Ensuite, le caractère sociologique du groupe religieux exerce une influence. Les groupes qui ont un rôle identitaire, et qui coïncident avec une communauté, ne perdent que très peu de membres au profit du New Age. C’est le cas par exemple, des religions ethniques (catholiques, juives, islamiques, bouddhistes, etc.), pour qui l’aspect communautaire et social est encore très présent. La religion est un élément de l’identité, en particulier dans les contextes d’immigration et de déracinement. Il s’agit de ce que l’on peu nommer un « groupe primaire », ou encore ce que P. Hammond nomme la fonction « collective-expressive » de la religion. A l’extrême inverse, les religions très libérales ne demandent qu’un investissement minime de la part de leurs membres. La spiritualité y est diffuse, et aucune tendance dogmatique ou prescriptive ne s’exprime. Nous sommes ici proches de l’anomie (telle que définie par E. Durkheim), ou de ce que P. Hammond appelle la fonction « individuelle-expressive » :

‘For many therefore – especially those not embedded in primary groups – the church is simply one of these segmented relationships. Far from expressing collective ties, the church is one of the ways by which individuals (often joined by other members of their nuclear families) may try to cope with this segmented life. Very much a voluntary association for such people, the religious organization represents for them not an inherited relationship but a relationship that can be entered and left with little or no impact on their other relationships. Church for them is not simultaneously a gathering of kin, neighbors, fellow workers, and leisure-time friends but rather a separate activity, expressing another meaning. For such people it is not a necessary moral compass, an anchorage in a world of conflicting expectations, but rather a safe harbor, one place to sort out life’s dilemmas. If such people do get involved in a church, they are therefore more likely to do so for their own reasons, even if they have friendly relations there. Their view of the church might therefore be called “individual-expressive.” 332

Les différences que l’on peut observer entre les trois catégories du New Age sont essentiellement liées à l’origine ethnique des participants. Parmi les personnes interviewées, le New Age « outil » est plus souvent constitué de personnes initialement catholiques (d’origine hispanique) ; les « acteurs » sont plutôt majoritairement protestants ; alors que parmi les « consommateurs », judaïsme et catholicisme sont les religions d’origine prépondérantes.
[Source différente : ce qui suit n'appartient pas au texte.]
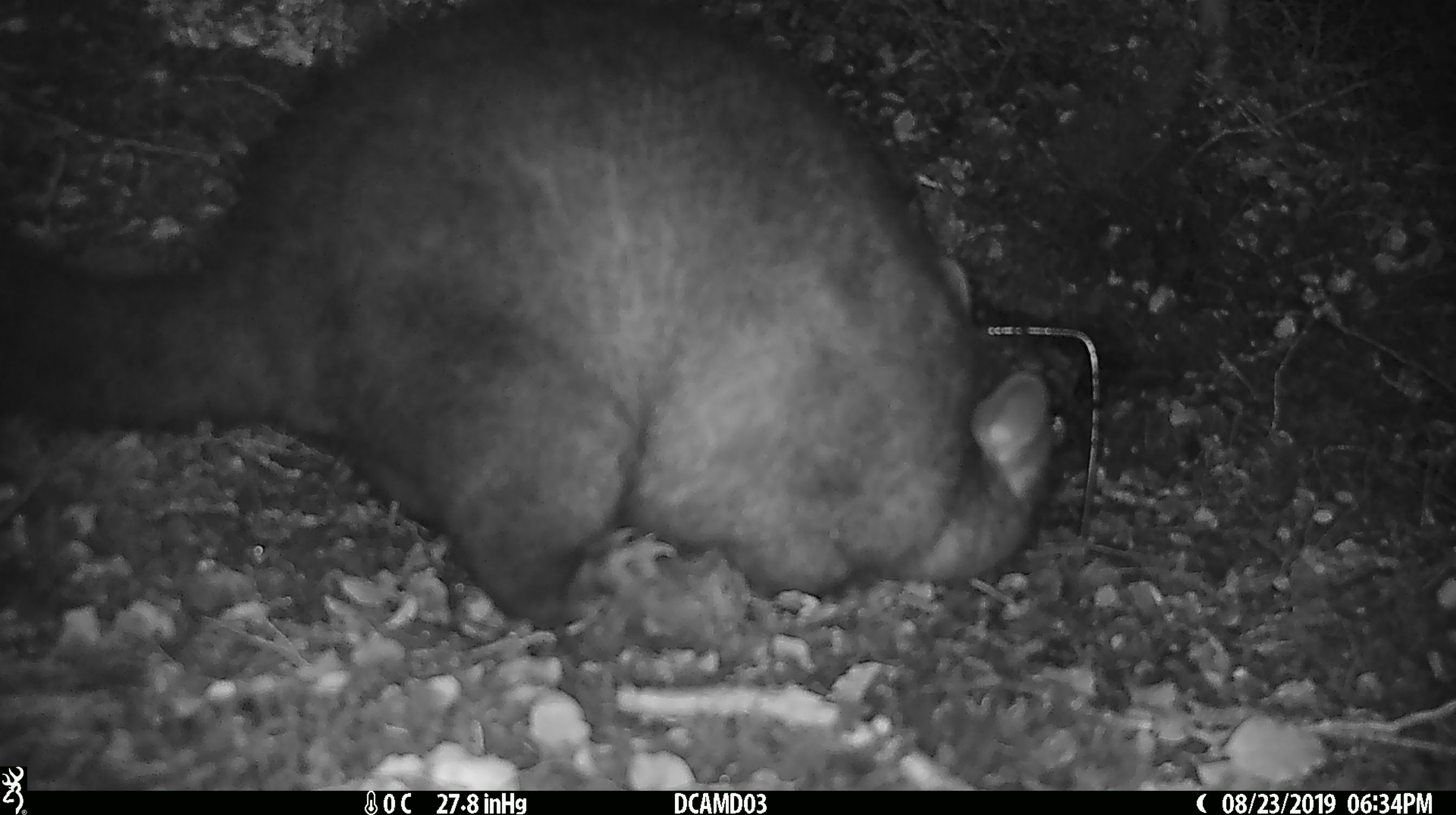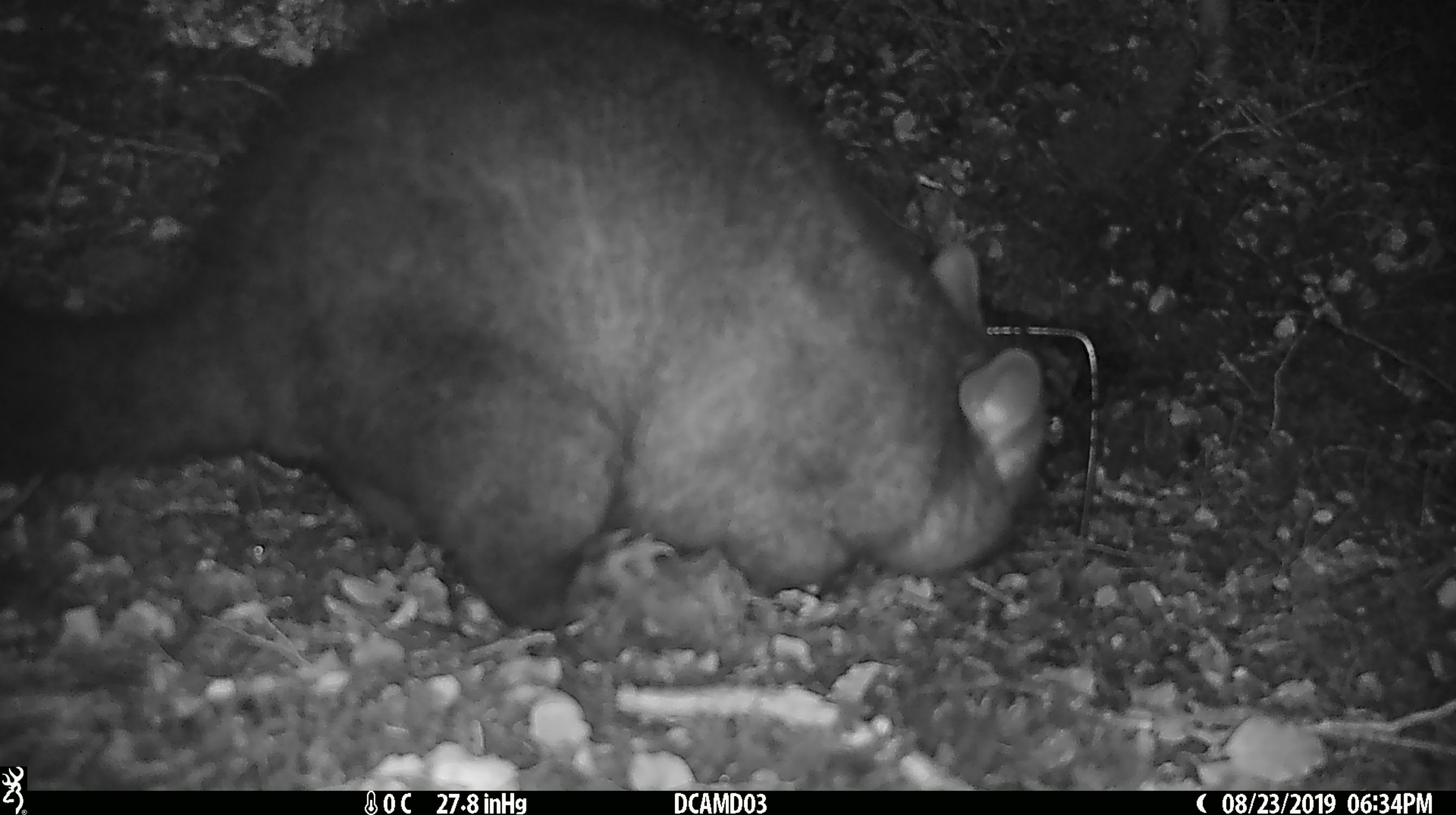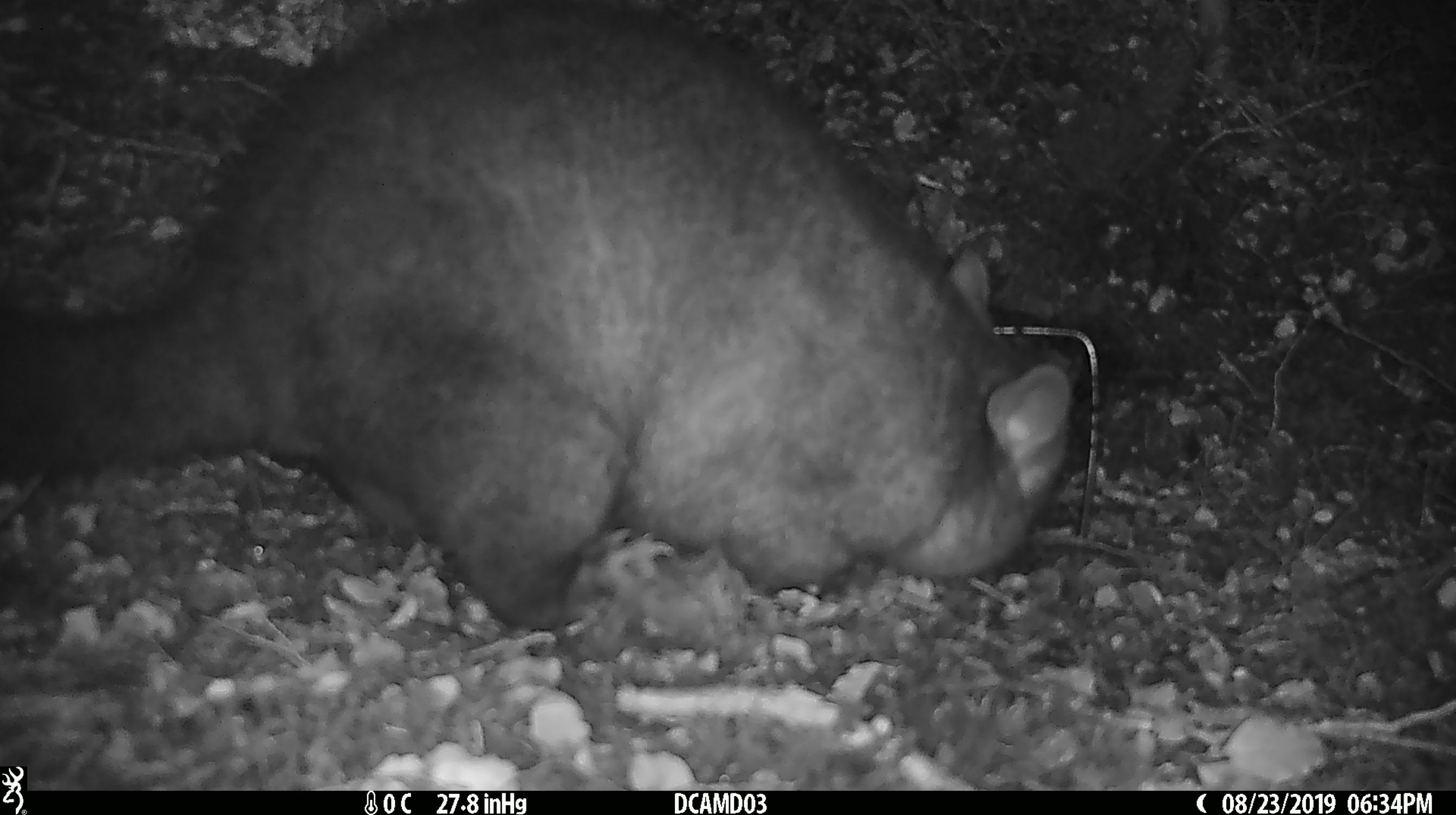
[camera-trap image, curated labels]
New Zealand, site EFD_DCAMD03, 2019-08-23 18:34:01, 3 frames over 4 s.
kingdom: Animalia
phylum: Chordata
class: Mammalia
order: Diprotodontia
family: Phalangeridae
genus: Trichosurus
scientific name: Trichosurus vulpecula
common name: common brushtail possum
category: possum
La conclusion de l’ensemble de ces études, est que si le New Age concerne vraisemblablement 20 à 25% de la population américaine, ce n’est pas pour autant un groupe unifié. L’investissement dans la spiritualité alternative est très varié. Une partie de ce pourcentage porte un intérêt aux pratiques ou à une partie des théories du New Age sans pour autant accepter la globalité du système théologique et du mode de pensée du mouvement. On trouve en réalité deux profils :

- D’une part, le New Age est composé d’une population affluente qui a le sentiment de n’avoir plus de repères (déçue par une religion désenchantée et intellectualisée, avec un haut niveau d’éducation qui entraîne un relativisme poussé à l’extrême, et solitaire du fait de l’affaiblissement des liens communautaires), issue du baby-boom, et qui a expérimenté un parcours personnel de désillusion par rapport à une religion première associée à la société traditionnelle.

- D’autre part, le New Age est vécu comme un mouvement apte à procurer des gratifications immédiates et un sentiment de pouvoir pour une population défavorisée, et dans ce contexte il se présente comme élément d’une religiosité syncrétique.

Notes
329.

R. Stark, The Future of Religion, pp. 400-402.

330.

P. Hammond, Religion and Personal Autonomy, p. 152.

331.

cf. R. Stark, The Future of Religion, Table 18.1, p. 400.

332.

P. Hammond, Religion and Personal Autonomy, p. 2.